● **Text for analysis**
From MtG and its everchanging sets, significant expense, multiple formats and awful online experience/UI came Hearthstone. A card game that tens of millions have gotten into. It looks fantastic, takes no initial investment, and costs a fraction of what a MtGO deck costs to go from nothing to a top tier competitive deck.
Other examples:
- Roguelikes -> Diablo
- RTS -> Warcraft & Starcraft
- MMO -> World of Warcraft
- DotA/2 -> Heroes of the Storm
- Team Fortress/2 -> Overwatch (not yet released)
It's an interesting case study on a company that's succeeded in taking genres usually reserved for a niche audience and bringing them to the masses. It's not a company without flaws and missteps, but it's an interesting lesson in bringing existing markets to a wider audience. I wonder if there's something more general that can be gleaned from their strategy to products outside of games.
I wholeheartedly agree that Blizzard has not made one bad game yet. On the other hand, we don't need to hype up their success: several of their recent games have been kind of a ... flop, notably Diablo 3 and Starcraft 2. Both had really good sales on release (not necessary great on Blizzard scale), but the longevity is definitely nowhere near the long time plan they originally have. Starcraft 2 was supposed to become the king of Esport, yet LOL took the charge and firmly stay on top with a significant gap. Diablo 3 Real-money Auction house has to be shut down, and even the mighty WOW lost more than 3 millions subscribers in the last 2 quarters. Hearthstone, however is indeed an amazing success.
World of Warcraft is especially an interesting case, seeing that all the 2nd most popular MMO has never came anywhere near the popularity of WoW, it's questionable whether MMO is an actually viable genre in the long run. Note that most other MMO in 2nd place come and go in waves, never lasting more than a few months to a year. The one with the most consistent number of subscribers (and growing) is Eve online, which is firmly in a niche and does not even have 10% of wow players.

● **Records shown**
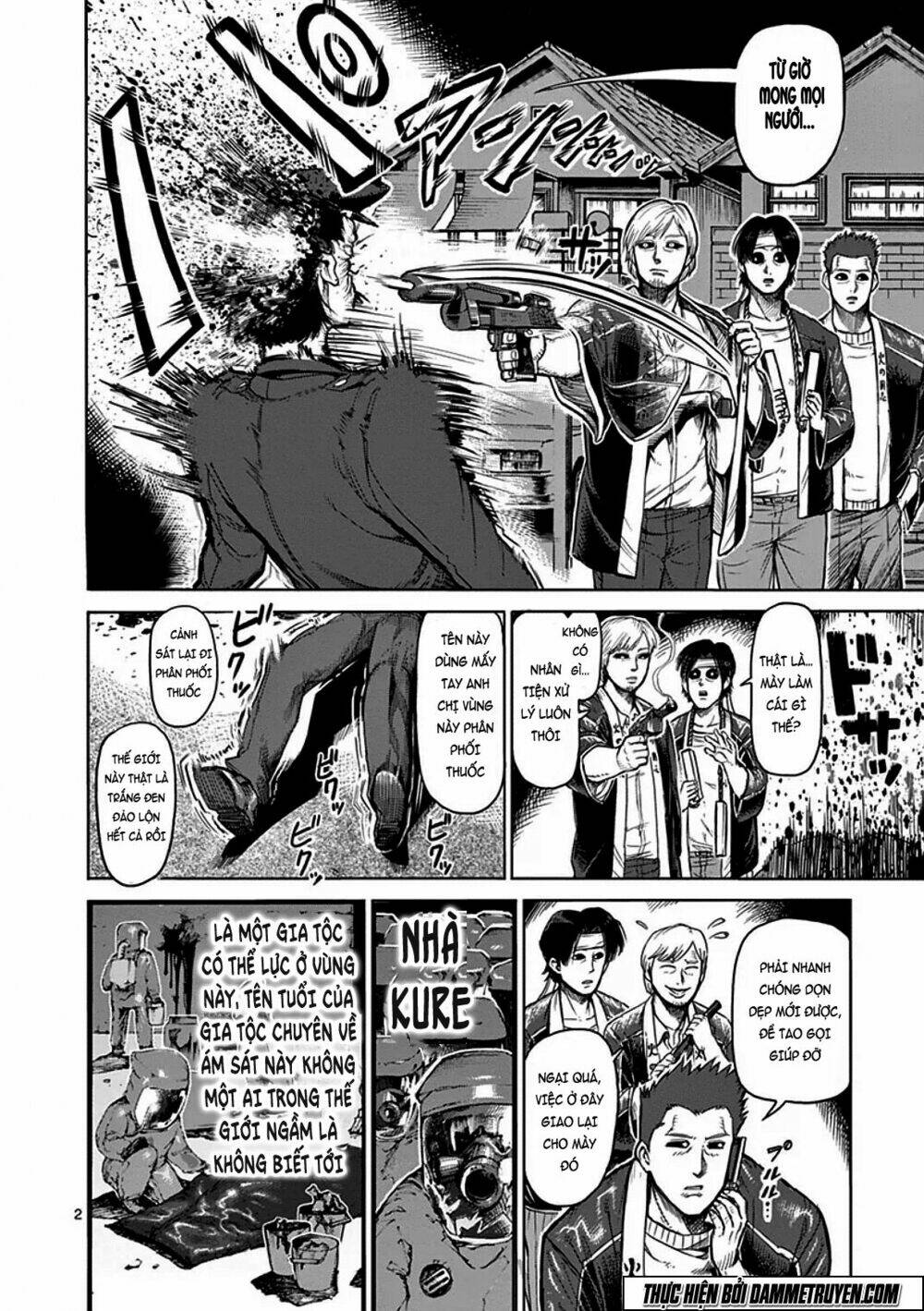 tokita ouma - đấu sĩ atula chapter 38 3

...

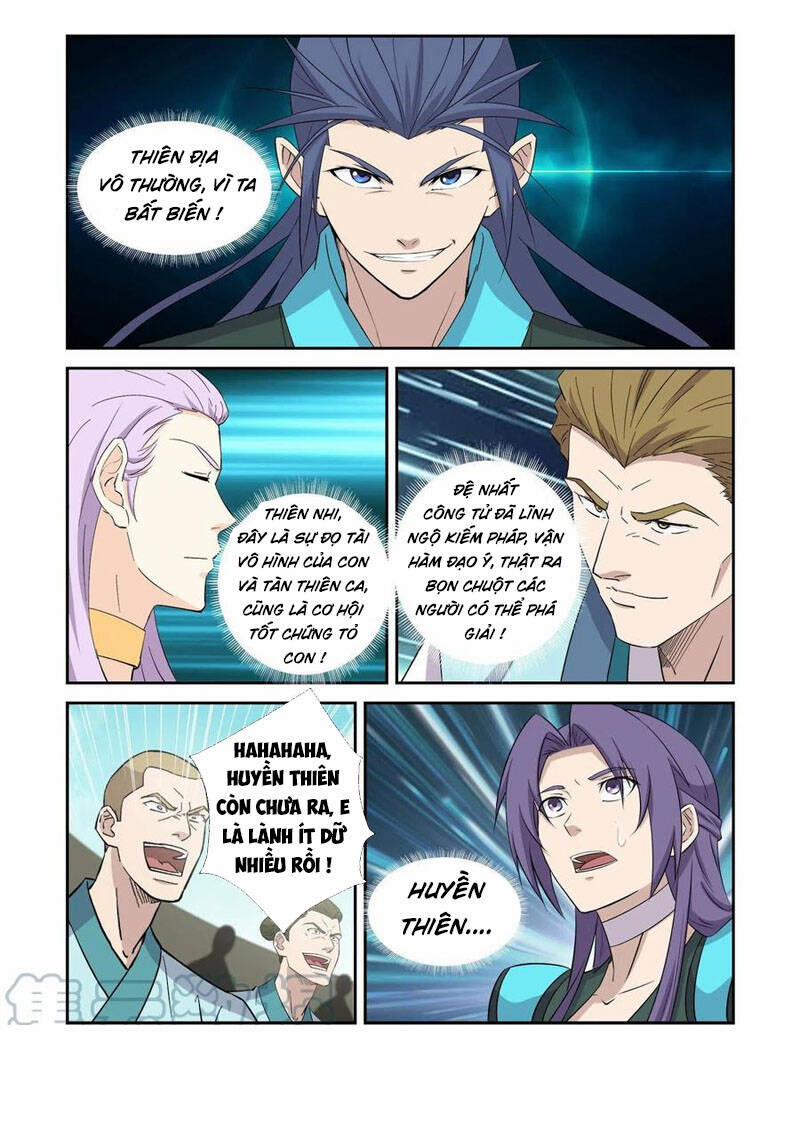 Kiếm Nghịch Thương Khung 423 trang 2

...

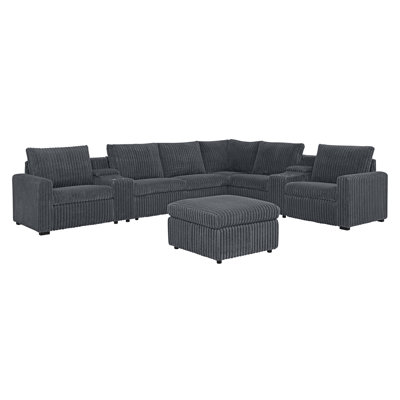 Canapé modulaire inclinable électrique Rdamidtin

● **Questions**
[1] Repeat the passage in the text about Blizzard's games from "From MtG and" to "tier competitive deck.".
[2] In the text about Blizzard's games, list every game that appears after an arrow in the "Other examples" list.
[3] Carry the text about Blizzard's games forward from the point where it stops.

● **Replies**
[1]
From MtG and its everchanging sets, significant expense, multiple formats and awful online experience/UI came Hearthstone. A card game that tens of millions have gotten into. It looks fantastic, takes no initial investment, and costs a fraction of what a MtGO deck costs to go from nothing to a top tier competitive deck.

[2]
Diablo
Warcraft
Starcraft
World of Warcraft
Heroes of the Storm
Overwatch

[3]
I would not call Diablo 3 a flop, by the way. The game has sold over 30 million copies, and the console releases and post-real-money-auction-house balance changes have supposedly made the game great (I'm not a fan of the genre so I don't know first-hand).
Anyway, no need to get into too many details on the particulars. They've had enough breakout successes and "unicorn" level games that there's something about the strategy and execution that sets Blizzard apart.
From what I can observe, it's some mix of the following:
- Simplifying down the core gameplay to something that players can grasp quickly, without compromising complexity (that can be safely ignored for the initial stages).
- Making the core gameplay loop fun and repeatable without being repetitive.
- Making players feel rewarded for playing and purchasing. (see Hearthstone's "won the game" screen and opening pack animations)
- Keeping the games deep enough so that even top, professional players never hit a skill cap.
That doesn't seem to be the case. Wow has 5.6 million players, but it's followed by a few games with 4-5 million players, and a number with >1 million. I'm not sure if that's just current players, or a running total.
https://en.wikipedia.org/wiki/Comparison_of_massively_multip...
No trading - cards are bound to the account if I have card A and my friend has card B we can't swap cards with each other.
RNG - apparently Hearthstone is more RNG influenced then MtG the argument being this makes Hearthstone less skill and more luck based then MtG.
The thing I find most objectionable about Magic Online is having to duplicate your paper collection - which essentially means paying for the same cards twice, which is not something I'm all that keen to do. Not an issue for sealed tournaments like drafting but I'm not keen to invest in an electronic constructed format.
Exactly. Not being able to redeem your digital collection out to paper cards means you are completely at the mercy of WotC for the value of your cards.
Um, no. Yes, my physical MtG cards vary in price, but unless WotC actually reprints or bans a card, they tend to stay in a fairly predictable range.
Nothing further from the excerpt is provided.